# Exercise aim:
Type out each entry exactly as it appears, but keep every image out.

# Materials provided:

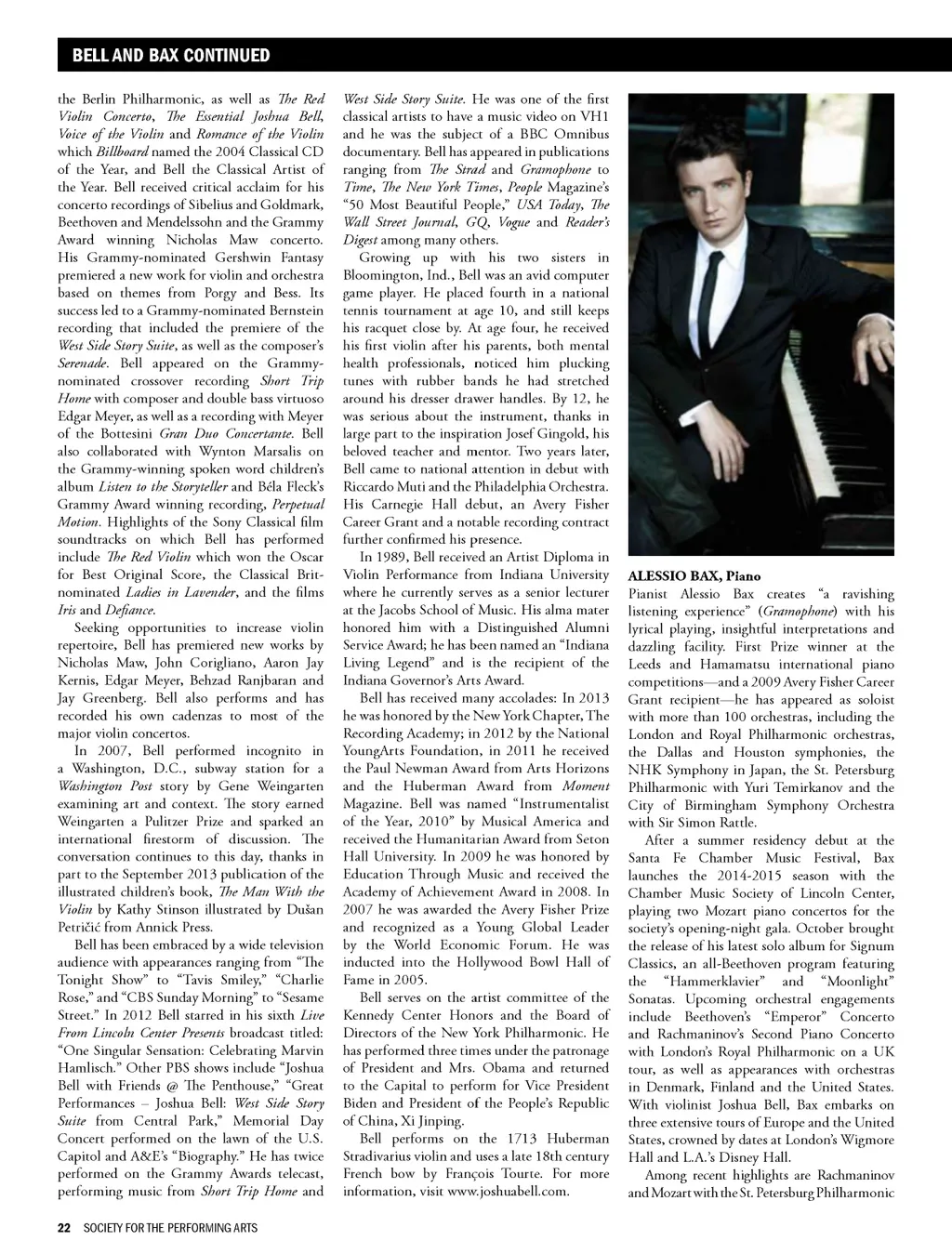 BELL AND BAX CONTINUED

the Berlin Philharmonic, as well as The Red Violin Concerto, The Essential Joshua Bell, Voice of the Violin and Romance of the Violin which Billboard named the 2004 Classical CD of the Year, and Bell the Classical Artist of the Year. Bell received critical acclaim for his concerto recordings of Sibelius and Goldmark, Beethoven and Mendelssohn and the Grammy Award winning Nicholas Maw concerto. His Grammy-nominated Gershwin Fantasy premiered a new work for violin and orchestra based on themes from Porgy and Bess. Its success led to a Grammy-nominated Bernstein recording that included the premiere of the West Side Story Suite, as well as the composer's Serenade. Bell appeared on the Grammy-nominated crossover recording Short Trip Home with composer and double bass virtuoso Edgar Meyer, as well as a recording with Meyer of the Bottesini Gran Duo Concertante. Bell also collaborated with Wynton Marsalis on the Grammy-winning spoken word children's album Listen to the Storyteller and Béla Fleck's Grammy Award winning recording, Perpetual Motion. Highlights of the Sony Classical film soundtracks on which Bell has performed include The Red Violin which won the Oscar for Best Original Score, the Classical Brit-nominated Ladies in Lavender, and the films Iris and Defiance.

Seeking opportunities to increase violin repertoire, Bell has premiered new works by Nicholas Maw, John Corigliano, Aaron Jay Kernis, Edgar Meyer, Behzad Ranjbaran and Jay Greenberg. Bell also performs and has recorded his own cadenzas to most of the major violin concertos.

In 2007, Bell performed incognito in a Washington, D.C., subway station for a Washington Post story by Gene Weingarten examining art and context. The story earned Weingarten a Pulitzer Prize and sparked an international firestorm of discussion. The conversation continues to this day, thanks in part to the September 2013 publication of the illustrated children's book, The Man With the Violin by Kathy Stinson illustrated by Dušan Petričić from Annick Press.

Bell has been embraced by a wide television audience with appearances ranging from "The Tonight Show" to "Tavis Smiley," "Charlie Rose," and "CBS Sunday Morning" to "Sesame Street." In 2012 Bell starred in his sixth Live From Lincoln Center Presents broadcast titled: "One Singular Sensation: Celebrating Marvin Hamlisch." Other PBS shows include "Joshua Bell with Friends @ The Penthouse," "Great Performances – Joshua Bell: West Side Story Suite from Central Park," Memorial Day Concert performed on the lawn of the U.S. Capitol and A&E's "Biography." He has twice performed on the Grammy Awards telecast, performing music from Short Trip Home and West Side Story Suite. He was one of the first classical artists to have a music video on VH1 and he was the subject of a BBC Omnibus documentary. Bell has appeared in publications ranging from The Strad and Gramophone to Time, The New York Times, People Magazine's "50 Most Beautiful People," USA Today, The Wall Street Journal, GQ, Vogue and Reader's Digest among many others.

Growing up with his two sisters in Bloomington, Ind., Bell was an avid computer game player. He placed fourth in a national tennis tournament at age 10, and still keeps his racquet close by. At age four, he received his first violin after his parents, both mental health professionals, noticed him plucking tunes with rubber bands he had stretched around his dresser drawer handles. By 12, he was serious about the instrument, thanks in large part to the inspiration Josef Gingold, his beloved teacher and mentor. Two years later, Bell came to national attention in debut with Riccardo Muti and the Philadelphia Orchestra. His Carnegie Hall debut, an Avery Fisher Career Grant and a notable recording contract further confirmed his presence.

In 1989, Bell received an Artist Diploma in Violin Performance from Indiana University where he currently serves as a senior lecturer at the Jacobs School of Music. His alma mater honored him with a Distinguished Alumni Service Award; he has been named an "Indiana Living Legend" and is the recipient of the Indiana Governor's Arts Award.

Bell has received many accolades: In 2013 he was honored by the New York Chapter, The Recording Academy; in 2012 by the National YoungArts Foundation, in 2011 he received the Paul Newman Award from Arts Horizons and the Huberman Award from Moment Magazine. Bell was named "Instrumentalist of the Year, 2010" by Musical America and received the Humanitarian Award from Seton Hall University. In 2009 he was honored by Education Through Music and received the Academy of Achievement Award in 2008. In 2007 he was awarded the Avery Fisher Prize and recognized as a Young Global Leader by the World Economic Forum. He was inducted into the Hollywood Bowl Hall of Fame in 2005.

Bell serves on the artist committee of the Kennedy Center Honors and the Board of Directors of the New York Philharmonic. He has performed three times under the patronage of President and Mrs. Obama and returned to the Capital to perform for Vice President Biden and President of the People's Republic of China, Xi Jinping.

Bell performs on the 1713 Huberman Stradivarius violin and uses a late 18th century French bow by François Tourte. For more information, visit www.joshuabell.com.

ALESSIO BAX, Piano
Pianist Alessio Bax creates "a ravishing listening experience" (Gramophone) with his lyrical playing, insightful interpretations and dazzling facility. First Prize winner at the Leeds and Hamamatsu international piano competitions—and a 2009 Avery Fisher Career Grant recipient—he has appeared as soloist with more than 100 orchestras, including the London and Royal Philharmonic orchestras, the Dallas and Houston symphonies, the NHK Symphony in Japan, the St. Petersburg Philharmonic with Yuri Temirkanov and the City of Birmingham Symphony Orchestra with Sir Simon Rattle.

After a summer residency debut at the Santa Fe Chamber Music Festival, Bax launches the 2014-2015 season with the Chamber Music Society of Lincoln Center, playing two Mozart piano concertos for the society's opening-night gala. October brought the release of his latest solo album for Signum Classics, an all-Beethoven program featuring the "Hammerklavier" and "Moonlight" Sonatas. Upcoming orchestral engagements include Beethoven's "Emperor" Concerto and Rachmaninov's Second Piano Concerto with London's Royal Philharmonic on a UK tour, as well as appearances with orchestras in Denmark, Finland and the United States. With violinist Joshua Bell, Bax embarks on three extensive tours of Europe and the United States, crowned by dates at London's Wigmore Hall and L.A.'s Disney Hall.

Among recent highlights are Rachmaninov and Mozart with the St. Petersburg Philharmonic

22 SOCIETY FOR THE PERFORMING ARTS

# Response to the exercise:
 BELL AND BAX CONTINUED

the Berlin Philharmonic, as well as The Red Violin Concerto, The Essential Joshua Bell, Voice of the Violin and Romance of the Violin which Billboard named the 2004 Classical CD of the Year, and Bell the Classical Artist of the Year. Bell received critical acclaim for his concerto recordings of Sibelius and Goldmark, Beethoven and Mendelssohn and the Grammy Award winning Nicholas Maw concerto. His Grammy-nominated Gershwin Fantasy premiered a new work for violin and orchestra based on themes from Porgy and Bess. Its success led to a Grammy-nominated Bernstein recording that included the premiere of the West Side Story Suite, as well as the composer's Serenade. Bell appeared on the Grammy-nominated crossover recording Short Trip Home with composer and double bass virtuoso Edgar Meyer, as well as a recording with Meyer of the Bottesini Gran Duo Concertante. Bell also collaborated with Wynton Marsalis on the Grammy-winning spoken word children's album Listen to the Storyteller and Béla Fleck's Grammy Award winning recording, Perpetual Motion. Highlights of the Sony Classical film soundtracks on which Bell has performed include The Red Violin which won the Oscar for Best Original Score, the Classical Brit-nominated Ladies in Lavender, and the films Iris and Defiance.

Seeking opportunities to increase violin repertoire, Bell has premiered new works by Nicholas Maw, John Corigliano, Aaron Jay Kernis, Edgar Meyer, Behzad Ranjbaran and Jay Greenberg. Bell also performs and has recorded his own cadenzas to most of the major violin concertos.

In 2007, Bell performed incognito in a Washington, D.C., subway station for a Washington Post story by Gene Weingarten examining art and context. The story earned Weingarten a Pulitzer Prize and sparked an international firestorm of discussion. The conversation continues to this day, thanks in part to the September 2013 publication of the illustrated children's book, The Man With the Violin by Kathy Stinson illustrated by Dušan Petričić from Annick Press.

Bell has been embraced by a wide television audience with appearances ranging from "The Tonight Show" to "Tavis Smiley," "Charlie Rose," and "CBS Sunday Morning" to "Sesame Street." In 2012 Bell starred in his sixth Live From Lincoln Center Presents broadcast titled: "One Singular Sensation: Celebrating Marvin Hamlisch." Other PBS shows include "Joshua Bell with Friends @ The Penthouse," "Great Performances – Joshua Bell: West Side Story Suite from Central Park," Memorial Day Concert performed on the lawn of the U.S. Capitol and A&E's "Biography." He has twice performed on the Grammy Awards telecast, performing music from Short Trip Home and West Side Story Suite. He was one of the first classical artists to have a music video on VH1 and he was the subject of a BBC Omnibus documentary. Bell has appeared in publications ranging from The Strad and Gramophone to Time, The New York Times, People Magazine's "50 Most Beautiful People," USA Today, The Wall Street Journal, GQ, Vogue and Reader's Digest among many others.

Growing up with his two sisters in Bloomington, Ind., Bell was an avid computer game player. He placed fourth in a national tennis tournament at age 10, and still keeps his racquet close by. At age four, he received his first violin after his parents, both mental health professionals, noticed him plucking tunes with rubber bands he had stretched around his dresser drawer handles. By 12, he was serious about the instrument, thanks in large part to the inspiration Josef Gingold, his beloved teacher and mentor. Two years later, Bell came to national attention in debut with Riccardo Muti and the Philadelphia Orchestra. His Carnegie Hall debut, an Avery Fisher Career Grant and a notable recording contract further confirmed his presence.

In 1989, Bell received an Artist Diploma in Violin Performance from Indiana University where he currently serves as a senior lecturer at the Jacobs School of Music. His alma mater honored him with a Distinguished Alumni Service Award; he has been named an "Indiana Living Legend" and is the recipient of the Indiana Governor's Arts Award.

Bell has received many accolades: In 2013 he was honored by the New York Chapter, The Recording Academy; in 2012 by the National YoungArts Foundation, in 2011 he received the Paul Newman Award from Arts Horizons and the Huberman Award from Moment Magazine. Bell was named "Instrumentalist of the Year, 2010" by Musical America and received the Humanitarian Award from Seton Hall University. In 2009 he was honored by Education Through Music and received the Academy of Achievement Award in 2008. In 2007 he was awarded the Avery Fisher Prize and recognized as a Young Global Leader by the World Economic Forum. He was inducted into the Hollywood Bowl Hall of Fame in 2005.

Bell serves on the artist committee of the Kennedy Center Honors and the Board of Directors of the New York Philharmonic. He has performed three times under the patronage of President and Mrs. Obama and returned to the Capital to perform for Vice President Biden and President of the People's Republic of China, Xi Jinping.

Bell performs on the 1713 Huberman Stradivarius violin and uses a late 18th century French bow by François Tourte. For more information, visit www.joshuabell.com.

ALESSIO BAX, Piano
Pianist Alessio Bax creates "a ravishing listening experience" (Gramophone) with his lyrical playing, insightful interpretations and dazzling facility. First Prize winner at the Leeds and Hamamatsu international piano competitions—and a 2009 Avery Fisher Career Grant recipient—he has appeared as soloist with more than 100 orchestras, including the London and Royal Philharmonic orchestras, the Dallas and Houston symphonies, the NHK Symphony in Japan, the St. Petersburg Philharmonic with Yuri Temirkanov and the City of Birmingham Symphony Orchestra with Sir Simon Rattle.

After a summer residency debut at the Santa Fe Chamber Music Festival, Bax launches the 2014-2015 season with the Chamber Music Society of Lincoln Center, playing two Mozart piano concertos for the society's opening-night gala. October brought the release of his latest solo album for Signum Classics, an all-Beethoven program featuring the "Hammerklavier" and "Moonlight" Sonatas. Upcoming orchestral engagements include Beethoven's "Emperor" Concerto and Rachmaninov's Second Piano Concerto with London's Royal Philharmonic on a UK tour, as well as appearances with orchestras in Denmark, Finland and the United States. With violinist Joshua Bell, Bax embarks on three extensive tours of Europe and the United States, crowned by dates at London's Wigmore Hall and L.A.'s Disney Hall.

Among recent highlights are Rachmaninov and Mozart with the St. Petersburg Philharmonic

22 SOCIETY FOR THE PERFORMING ARTS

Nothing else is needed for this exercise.